The depression of the 1930s was accompanied by a rapid expansion of the state and by continued missteps in monetary policy (especially in the late 1930s by Mariner Eccles, the Fed chairman, who caused a second stock market collapse).  The crash of 1929 was a second leg to the correction of the 1920 inflation that the Fed had caused.  The unemployment was intensified by federal policy.  For instance, Herbert Hoover, the last Progressive president, "jaw boned" corporations into not cutting wages.  This forced a much higher layoff rate than would have otherwise occurred (see Murray Rothbard and Ronald Radosh's New History of Leviathan for information about Hoover's role and Hoover's long standing commitment to price fixing and cartelization).  Following Hoover's loss to FDR, the nation embarked on a long term socialization policy that integrated Hoover's Progressive ideas (public works and cartelization via FDR's failed National Industrial Recovery Act) as well as additional ideas that the New Deal Democrats added--regulation of wages via the Fair Labor Standards Act; Social Security; the National Labor Relations Act; and price fixing for agriculture, the Agricultural Adjustment Act, which paid farmers not to grow.  As well, the Smoot-Hawley tariff, enacted in 1930, raised tariffs to the highest levels at any time in US history save in 1828.

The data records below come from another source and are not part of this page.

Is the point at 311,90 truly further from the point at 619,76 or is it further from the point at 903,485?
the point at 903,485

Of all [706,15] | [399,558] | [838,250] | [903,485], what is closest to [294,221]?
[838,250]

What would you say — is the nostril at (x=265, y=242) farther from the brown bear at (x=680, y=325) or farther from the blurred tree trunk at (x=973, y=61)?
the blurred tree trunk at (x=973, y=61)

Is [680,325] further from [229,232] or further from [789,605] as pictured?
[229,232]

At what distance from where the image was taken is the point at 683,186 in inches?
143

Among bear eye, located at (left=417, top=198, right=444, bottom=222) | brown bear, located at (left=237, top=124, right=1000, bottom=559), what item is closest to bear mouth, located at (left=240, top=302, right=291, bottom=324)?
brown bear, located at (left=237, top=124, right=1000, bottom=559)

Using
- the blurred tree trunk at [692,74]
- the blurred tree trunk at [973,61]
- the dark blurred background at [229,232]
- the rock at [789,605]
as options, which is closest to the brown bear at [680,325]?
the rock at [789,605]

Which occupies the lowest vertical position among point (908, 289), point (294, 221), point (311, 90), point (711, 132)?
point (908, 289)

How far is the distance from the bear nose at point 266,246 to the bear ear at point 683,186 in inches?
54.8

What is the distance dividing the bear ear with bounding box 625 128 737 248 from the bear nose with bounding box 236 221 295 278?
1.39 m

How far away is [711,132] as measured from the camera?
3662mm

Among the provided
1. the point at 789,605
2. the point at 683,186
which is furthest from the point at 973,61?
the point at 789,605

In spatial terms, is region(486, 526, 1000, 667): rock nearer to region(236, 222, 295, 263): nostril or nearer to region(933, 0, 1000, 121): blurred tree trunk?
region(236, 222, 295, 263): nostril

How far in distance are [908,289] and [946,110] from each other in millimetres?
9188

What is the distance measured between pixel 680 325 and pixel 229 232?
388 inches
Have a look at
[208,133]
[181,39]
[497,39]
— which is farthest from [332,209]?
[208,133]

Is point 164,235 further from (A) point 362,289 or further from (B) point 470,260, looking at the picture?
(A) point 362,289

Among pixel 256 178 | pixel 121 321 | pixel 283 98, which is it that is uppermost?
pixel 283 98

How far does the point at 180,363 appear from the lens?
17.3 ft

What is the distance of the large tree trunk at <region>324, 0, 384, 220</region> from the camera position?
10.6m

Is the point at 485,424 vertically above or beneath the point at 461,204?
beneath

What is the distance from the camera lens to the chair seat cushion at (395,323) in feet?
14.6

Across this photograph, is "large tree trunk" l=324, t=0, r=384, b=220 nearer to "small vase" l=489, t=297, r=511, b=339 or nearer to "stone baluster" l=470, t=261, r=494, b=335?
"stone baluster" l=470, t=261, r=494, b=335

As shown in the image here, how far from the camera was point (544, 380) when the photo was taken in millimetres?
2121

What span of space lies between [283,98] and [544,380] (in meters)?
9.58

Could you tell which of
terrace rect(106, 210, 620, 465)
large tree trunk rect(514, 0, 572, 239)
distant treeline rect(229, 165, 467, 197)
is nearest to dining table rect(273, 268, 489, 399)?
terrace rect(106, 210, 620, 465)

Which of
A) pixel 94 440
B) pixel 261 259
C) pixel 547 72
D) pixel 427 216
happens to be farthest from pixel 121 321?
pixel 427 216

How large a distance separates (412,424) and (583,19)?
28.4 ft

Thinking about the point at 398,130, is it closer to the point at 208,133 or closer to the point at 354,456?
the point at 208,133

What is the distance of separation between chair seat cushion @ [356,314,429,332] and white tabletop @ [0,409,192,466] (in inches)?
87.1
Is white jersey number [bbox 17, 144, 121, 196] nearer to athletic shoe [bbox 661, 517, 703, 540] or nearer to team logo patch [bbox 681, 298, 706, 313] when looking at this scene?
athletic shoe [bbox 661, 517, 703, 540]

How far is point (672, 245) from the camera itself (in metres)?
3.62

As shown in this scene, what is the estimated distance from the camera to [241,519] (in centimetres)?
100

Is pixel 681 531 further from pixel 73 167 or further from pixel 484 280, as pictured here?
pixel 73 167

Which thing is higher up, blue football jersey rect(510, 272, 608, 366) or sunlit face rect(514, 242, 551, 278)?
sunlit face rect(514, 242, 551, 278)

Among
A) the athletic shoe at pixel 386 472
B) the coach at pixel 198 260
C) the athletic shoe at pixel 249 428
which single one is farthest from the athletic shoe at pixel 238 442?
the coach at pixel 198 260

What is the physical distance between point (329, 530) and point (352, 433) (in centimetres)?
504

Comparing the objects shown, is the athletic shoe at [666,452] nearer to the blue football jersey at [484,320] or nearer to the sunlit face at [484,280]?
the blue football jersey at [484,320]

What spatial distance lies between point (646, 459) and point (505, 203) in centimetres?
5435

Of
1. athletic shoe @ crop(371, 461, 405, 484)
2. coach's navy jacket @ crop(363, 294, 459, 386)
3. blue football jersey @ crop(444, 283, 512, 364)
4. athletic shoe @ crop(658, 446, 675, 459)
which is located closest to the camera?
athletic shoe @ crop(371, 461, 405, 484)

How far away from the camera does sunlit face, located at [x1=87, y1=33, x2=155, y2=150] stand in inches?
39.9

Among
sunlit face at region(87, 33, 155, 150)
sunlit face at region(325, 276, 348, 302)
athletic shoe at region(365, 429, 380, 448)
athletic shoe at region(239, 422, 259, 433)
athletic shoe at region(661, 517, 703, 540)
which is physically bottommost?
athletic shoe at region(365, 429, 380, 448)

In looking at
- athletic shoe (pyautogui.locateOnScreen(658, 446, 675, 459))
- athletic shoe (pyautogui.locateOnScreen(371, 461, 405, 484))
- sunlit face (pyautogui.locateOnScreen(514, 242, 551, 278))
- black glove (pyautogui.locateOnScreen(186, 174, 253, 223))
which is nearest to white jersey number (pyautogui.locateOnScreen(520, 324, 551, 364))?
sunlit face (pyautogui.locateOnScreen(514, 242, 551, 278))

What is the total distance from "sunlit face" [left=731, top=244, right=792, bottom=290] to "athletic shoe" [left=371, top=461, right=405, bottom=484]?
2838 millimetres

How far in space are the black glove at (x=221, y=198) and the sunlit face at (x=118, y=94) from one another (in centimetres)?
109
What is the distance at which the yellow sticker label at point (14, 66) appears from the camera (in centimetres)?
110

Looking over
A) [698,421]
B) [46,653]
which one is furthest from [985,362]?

The period of inflation from 1940 to today has been the worst in American history for the average worker.  The claim that deflation during the 1930s caused the massive unemployment is contradicted by the fact that a larger deflation in the late nineteenth century was not accompanied by such severe unemployment. 

In other words, the Democrats used the failure of their policies to justify intensification of their policies.  They are doing it again with health care.

Happy Easter!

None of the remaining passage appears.